**OBJECTIVES:**
(a) In the court opinion, what amount of costs did the Court order the plaintiff to pay?
(b) Rewrite the passage of the court opinion between "UNITED STATES DISTRICT" and "VENDING, INC., DEFENDANT.", inclusive, swapping "EASTERN DIVISION" for "WESTERN DIVISION".
(c) Summarize the court opinion in two sentences.

**EXTRACT:**
UNITED STATES DISTRICT COURT NORTHERN DISTRICT OF OHIO EASTERN DIVISION
Apr 6, 2016
CASE NO. 1:11CV1060 (N.D. Ohio Apr. 6, 2016)

Opinion

CASE NO. 1:11CV1060

04-06-2016

THE SIDING AND INSULATION CO., PLAINTIFF, v. ALCO VENDING, INC., DEFENDANT.


MEMORANDUM OPINION

This matter comes before the Court upon the motion of defendant, Alco Vending, Inc., to show cause why plaintiff, The Siding and Insulation Company, should not be held in contempt for failing to pay costs in the amount of $3,457.55, as ordered by the Court. (Doc. No. 93 ("Show Cause Mot.").) Plaintiff opposes the motion, and has filed a cross-motion to stay enforcement of the Court's judgment pending appeal. (Doc. No. 94 ("Mot. Stay").) As part of its cross-motion, plaintiff requests that the Court waive the bond requirement. Defendant opposes the cross-motion for a stay (Doc. No. 95 ("Opp'n")), and plaintiff has filed a reply. (Doc. No. 96 ("Reply").)

**SOURCE EXCERPT:**
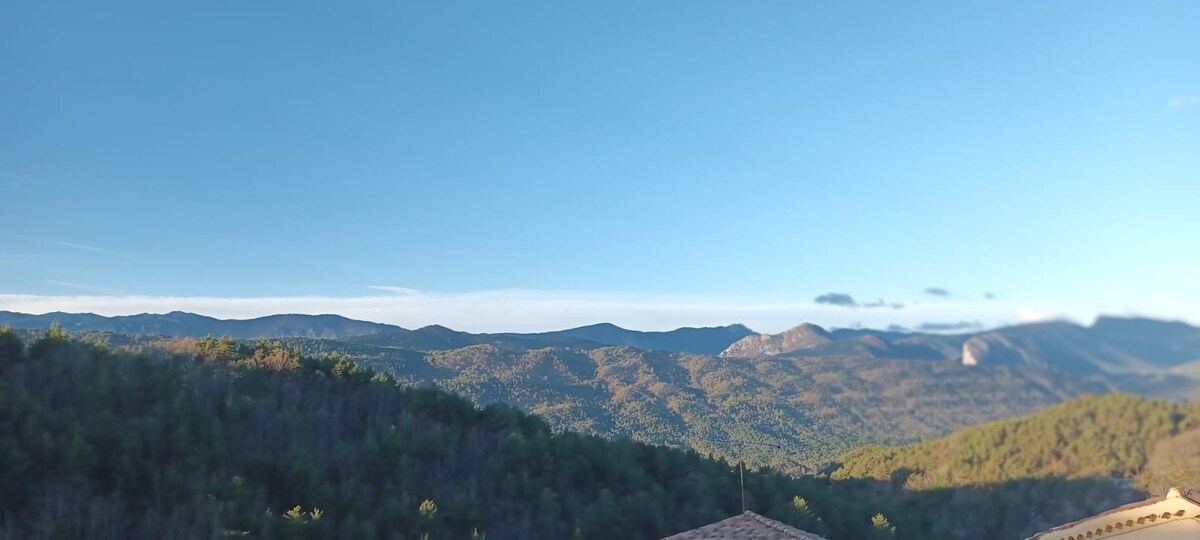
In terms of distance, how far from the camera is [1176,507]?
7949mm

**TASK RESPONSES:**
(a) $3,457.55

(b)
UNITED STATES DISTRICT COURT NORTHERN DISTRICT OF OHIO WESTERN DIVISION
Apr 6, 2016
CASE NO. 1:11CV1060 (N.D. Ohio Apr. 6, 2016)

Opinion

CASE NO. 1:11CV1060

04-06-2016

THE SIDING AND INSULATION CO., PLAINTIFF, v. ALCO VENDING, INC., DEFENDANT.

(c) Defendant Alco Vending, Inc. moved for an order requiring plaintiff The Siding and Insulation Company to show cause why it should not be held in contempt for failing to pay $3,457.55 in court-ordered costs. Plaintiff opposes that motion and has cross-moved to stay enforcement of the judgment pending appeal and to waive the bond requirement, a request that defendant opposes.